One day, the capitalistic empire will fall, like every other empire in the past has fallen from growing too large. When the beast grows too large and cannot be fed anymore, it has to start feeding off itself. You will see. Or maybe your children will.

The Zero-sum game is the root of all this evil.


Yours Sincerely,
~The Scientist

I reread this, and still think this 'zero-sum-game society' hypothesis is invalid, or too simplified.
This guy just take the problem as distribution of the resource. Quantity, or amount of exchange, so on.
I don't know. This guy may wants to say something about capitalizm or communizm.

What about techonology for example? We have more power than past. It canbe productive, also destructive.

Well, maybe, if the guy carefully select the factor of the system, and biuild the model, in narrow sense, in the model of the small, view, it might be zero-sum.
 
Quote from Scientist:



As for Adolf Hitler - I don't know about "criminal offence" - are you sure? I lived and studied in Germany for over 13 years, speak German more fluently than English and have read Hitlers "Mein Kampf" in the original language.

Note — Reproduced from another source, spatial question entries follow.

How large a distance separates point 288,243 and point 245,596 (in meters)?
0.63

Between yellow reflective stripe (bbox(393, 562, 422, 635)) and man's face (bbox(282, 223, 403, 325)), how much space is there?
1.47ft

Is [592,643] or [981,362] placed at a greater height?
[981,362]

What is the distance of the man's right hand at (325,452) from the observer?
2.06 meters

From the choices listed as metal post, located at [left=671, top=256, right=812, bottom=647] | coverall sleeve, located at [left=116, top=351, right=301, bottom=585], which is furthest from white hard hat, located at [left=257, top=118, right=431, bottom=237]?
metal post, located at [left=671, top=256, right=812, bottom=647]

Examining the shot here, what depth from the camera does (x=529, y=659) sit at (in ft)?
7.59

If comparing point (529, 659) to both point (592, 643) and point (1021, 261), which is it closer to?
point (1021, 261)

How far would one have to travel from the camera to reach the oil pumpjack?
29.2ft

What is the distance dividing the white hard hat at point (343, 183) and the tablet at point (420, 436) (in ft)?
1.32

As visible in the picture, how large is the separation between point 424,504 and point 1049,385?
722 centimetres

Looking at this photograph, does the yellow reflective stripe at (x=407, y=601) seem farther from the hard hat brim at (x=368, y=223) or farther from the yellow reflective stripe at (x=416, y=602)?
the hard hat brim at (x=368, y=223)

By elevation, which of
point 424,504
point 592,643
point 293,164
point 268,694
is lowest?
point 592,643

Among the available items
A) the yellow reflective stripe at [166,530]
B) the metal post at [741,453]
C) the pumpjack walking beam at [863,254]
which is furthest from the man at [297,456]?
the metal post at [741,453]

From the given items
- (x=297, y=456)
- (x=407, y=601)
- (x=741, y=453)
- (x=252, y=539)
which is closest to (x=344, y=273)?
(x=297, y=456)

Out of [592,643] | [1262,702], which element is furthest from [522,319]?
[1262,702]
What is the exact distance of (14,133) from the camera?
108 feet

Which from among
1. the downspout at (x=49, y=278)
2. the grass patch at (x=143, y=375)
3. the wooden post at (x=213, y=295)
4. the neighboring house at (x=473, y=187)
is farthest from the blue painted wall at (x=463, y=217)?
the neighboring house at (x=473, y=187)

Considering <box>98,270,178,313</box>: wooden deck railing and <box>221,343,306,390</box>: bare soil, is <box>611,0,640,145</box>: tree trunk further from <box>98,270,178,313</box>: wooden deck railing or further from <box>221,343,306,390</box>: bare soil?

While I'm not a fan of his cruelties at all, his literature gives us a vast and true insight into the darkest sides and corners of human psyche. Scary read. And yes - He was deemed a genius - His was IQ150+ and is listed on "genius" lists.

But yeah. Genius in his own way...


Yours Sincerely,
~The Scientist [/B]

Hi Scientist, for Germans and in Germany it is a criminal offence ("strafrechtlich verfolgbar") and even trading the books is not allowed. If you read "Mein Kampf" I just wonder how you got hold of a copy. Even at libraries (Uni- und Staatsbibliothek) you can get it only with special permission for scientific research.

But then you are The Scientist!

Best wishes from Heidiland

Hittfeld

Ubi bene, Ibi patria!
 
For me, trading is a valuable profession for two reasons:

1) It provides income for my family and allows me to contribute to the greatest nation on earth through the taxes I pay (however I and many others could debate on the amount we should actually be contributing and how that money is being spent, but that's another thread).

2) It provides me the time to pursue the most noblest of pursuits; i.e. spending a lot more time raising my child to be the most productive and benevolent member of society possible. Even if you don't have children, you can still donate your time or money to children's causes. This is a cliche, but they truly are our most valuable assets. In the richest country in the world, it is deplorable that we are ranked lower than a number of nations in such categories as education and the provision of basic needs. Children first!